→ **Alıştırma görevleri**:
(a) Genel Kurul konuşmasında "GENEL KURUL KONUŞMASI" ifadesiyle başlayıp "olduğunu açıkça görmekteyim." ifadesiyle biten kısmı, bu iki ifade de dahil olmak üzere kelimesi kelimesine aktarın.
(b) Genel Kurul konuşmasına göre aşağıdaki soruları yanıtlayın:
(i) Konuşma kaçıncı birleşimde yapılmıştır?
(ii) Konuşmacı hangi ilin milletvekilidir?
(iii) Konuşmacı hangi grup adına söz almıştır?

GENEL KURUL KONUŞMASI
Konu: HDP Grubu önerisi münasebetiyle
Yasama Yılı:2
Birleşim:117
Tarih:24.07.2017

ABDURRAHMAN ÖZ (Aydın) - Sayın Başkan, değerli milletvekilleri; HDP Grubu tarafından verilmiş olan grup önerisi aleyhine AK PARTİ Grubu adına söz almış bulunuyorum, Genel Kurulu saygıyla selamlıyorum.

HDP grup önerisini incelediğimde "yasama yetkisinin kısıtlanmasına ilişkin gelişen fiilî durumların tespiti" şeklinde bir gerekçe yazılmışsa da asıl amacın, bu yasama döneminde milletvekilliği dokunulmazlıkların kaldırılmasından sonra yaşanan sürece ilişkin gelinen noktanın araştırılması olduğunu açıkça görmekteyim.

→ **Sağlanan malzeme**:
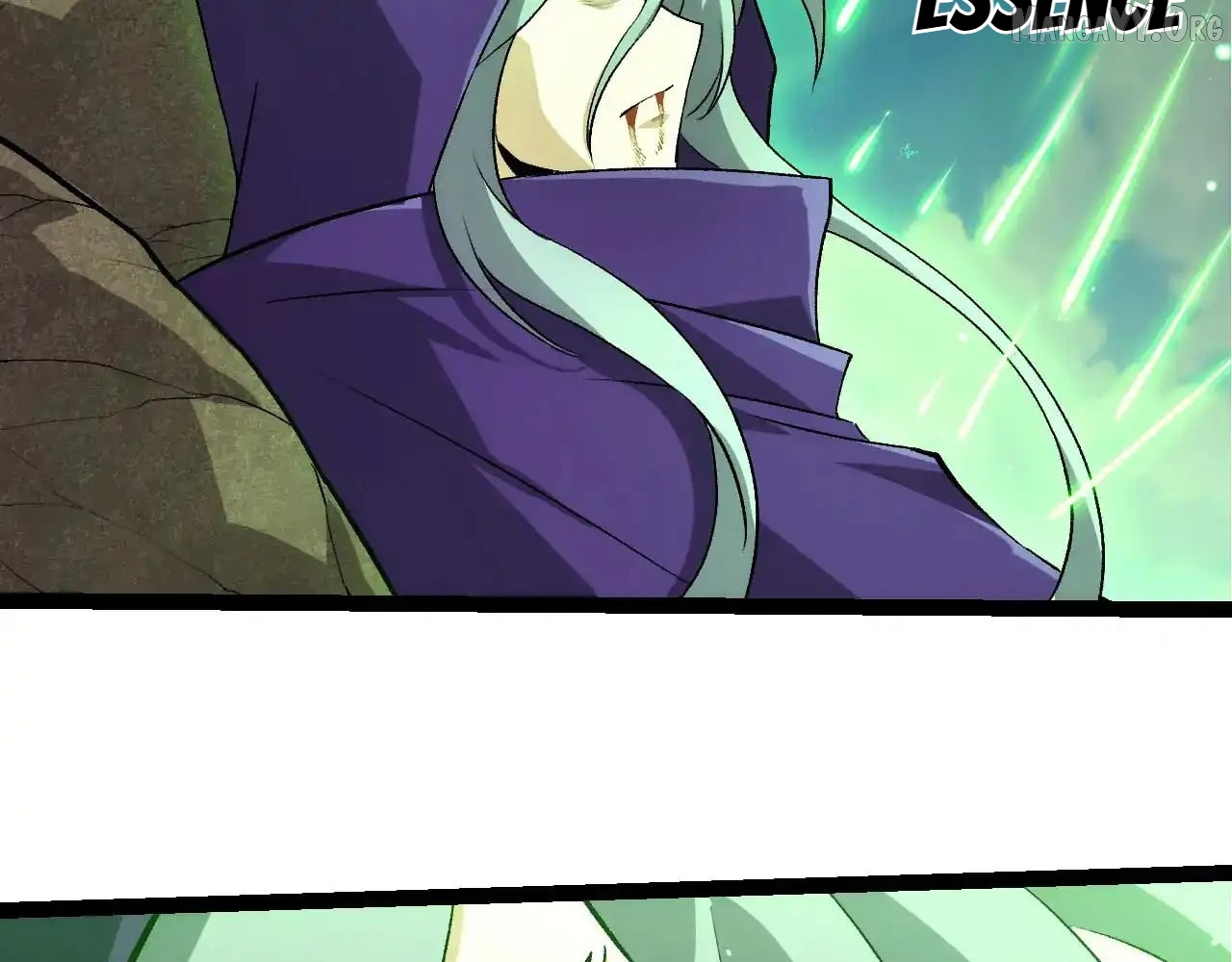 Manga page 95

→ **Maddelere göre yanıtlar**:
(a)
GENEL KURUL KONUŞMASI
Konu: HDP Grubu önerisi münasebetiyle
Yasama Yılı:2
Birleşim:117
Tarih:24.07.2017

ABDURRAHMAN ÖZ (Aydın) - Sayın Başkan, değerli milletvekilleri; HDP Grubu tarafından verilmiş olan grup önerisi aleyhine AK PARTİ Grubu adına söz almış bulunuyorum, Genel Kurulu saygıyla selamlıyorum.

HDP grup önerisini incelediğimde "yasama yetkisinin kısıtlanmasına ilişkin gelişen fiilî durumların tespiti" şeklinde bir gerekçe yazılmışsa da asıl amacın, bu yasama döneminde milletvekilliği dokunulmazlıkların kaldırılmasından sonra yaşanan sürece ilişkin gelinen noktanın araştırılması olduğunu açıkça görmekteyim.

(b)
(i) 117. birleşimde.
(ii) Aydın.
(iii) AK PARTİ Grubu adına.